Once you’ve found the grainline on your fabric, just match it to the grainline on your pattern piece—those double-headed arrows. Ensure that the pattern piece’s grainline marking is parallel to the grainline on the fabric. You can use your ruler on either end of the arrow to make sure it’s straight.
This is also when you can decide to cut on the crossgrain. Again, just line up the arrow perpendicular to the fabric’s grainline. And if it’s a bias-cut garment, your arrows will likely already be diagonal. If not, just align them 45 degrees to the straight grain.
That’s it! So now the big question: What happens when you don’t cut on grain?
What happens if you ignore the grainline?
Have you ever bought a shirt from a store that twists around your body while you wear it, and you have to keep pulling it to sit straight? This is because that shirt was not cut on the grain of the fabric.

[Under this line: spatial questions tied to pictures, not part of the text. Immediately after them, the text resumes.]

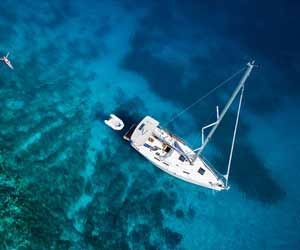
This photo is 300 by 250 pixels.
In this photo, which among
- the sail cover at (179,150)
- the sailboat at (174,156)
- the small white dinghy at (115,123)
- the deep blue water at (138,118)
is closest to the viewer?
the deep blue water at (138,118)

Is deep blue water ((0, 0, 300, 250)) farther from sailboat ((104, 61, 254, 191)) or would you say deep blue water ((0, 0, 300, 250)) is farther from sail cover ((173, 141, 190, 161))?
sail cover ((173, 141, 190, 161))

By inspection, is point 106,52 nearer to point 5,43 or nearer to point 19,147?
point 5,43

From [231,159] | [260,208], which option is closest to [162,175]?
[231,159]

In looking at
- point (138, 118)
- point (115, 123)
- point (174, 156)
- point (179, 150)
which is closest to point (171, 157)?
point (174, 156)

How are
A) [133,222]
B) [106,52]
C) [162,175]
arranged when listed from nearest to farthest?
[133,222] < [162,175] < [106,52]

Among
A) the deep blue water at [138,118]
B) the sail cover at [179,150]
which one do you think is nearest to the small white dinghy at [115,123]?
the deep blue water at [138,118]

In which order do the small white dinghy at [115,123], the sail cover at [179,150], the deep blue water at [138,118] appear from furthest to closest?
the small white dinghy at [115,123] < the sail cover at [179,150] < the deep blue water at [138,118]

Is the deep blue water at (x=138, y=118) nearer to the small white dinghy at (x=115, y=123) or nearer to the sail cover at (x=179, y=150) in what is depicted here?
the small white dinghy at (x=115, y=123)

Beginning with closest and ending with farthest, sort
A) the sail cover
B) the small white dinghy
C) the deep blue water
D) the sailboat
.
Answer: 1. the deep blue water
2. the sailboat
3. the sail cover
4. the small white dinghy

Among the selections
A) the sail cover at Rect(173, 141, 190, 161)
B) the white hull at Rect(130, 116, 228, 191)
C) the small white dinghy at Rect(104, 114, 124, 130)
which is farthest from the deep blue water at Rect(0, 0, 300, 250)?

Here are two things that might happen if you cut your fabric off grain:
Your fabric will twist around your body. If it’s off-grain, you're cutting closer to the bias, which increases stretch. In drastic cases, if your pattern pieces are not cut on grain, your fabric really will stretch and grow as you wear it
Your fabric will appear visually off. It will look askew, especially if you use a print like gingham or stripes.
As you can see on these tiny shirts, the grainline can be visible. The shirt on the left is cut on-grain and the shirt on the right is cut slightly off-grain. See how the shirt on the right appears askew?
So can you ever take a risk with your grainline, or do you always, under no circumstances, have to get the grainline exactly right?
Here are two times when you might not cut exactly on grain:
Your fabric is printed off-grain. Fabric can sometimes be printed off-grain, which means if you cut it on the grainline, it will look crooked no matter what you do. If this is going to distort your fabric's appearance, it’s your call if you want to disregard the grainline and cut your fabric, so it appears visually straight.
You can’t find the wales. If you can’t see the ribs on your knit, and you’ve spent an hour trying to get it on grain, you have permission to take a risk and do your best.
Remember, with some things in life, it’s fun to be a little off-grain, but when cutting fabric, try your best to follow the lines.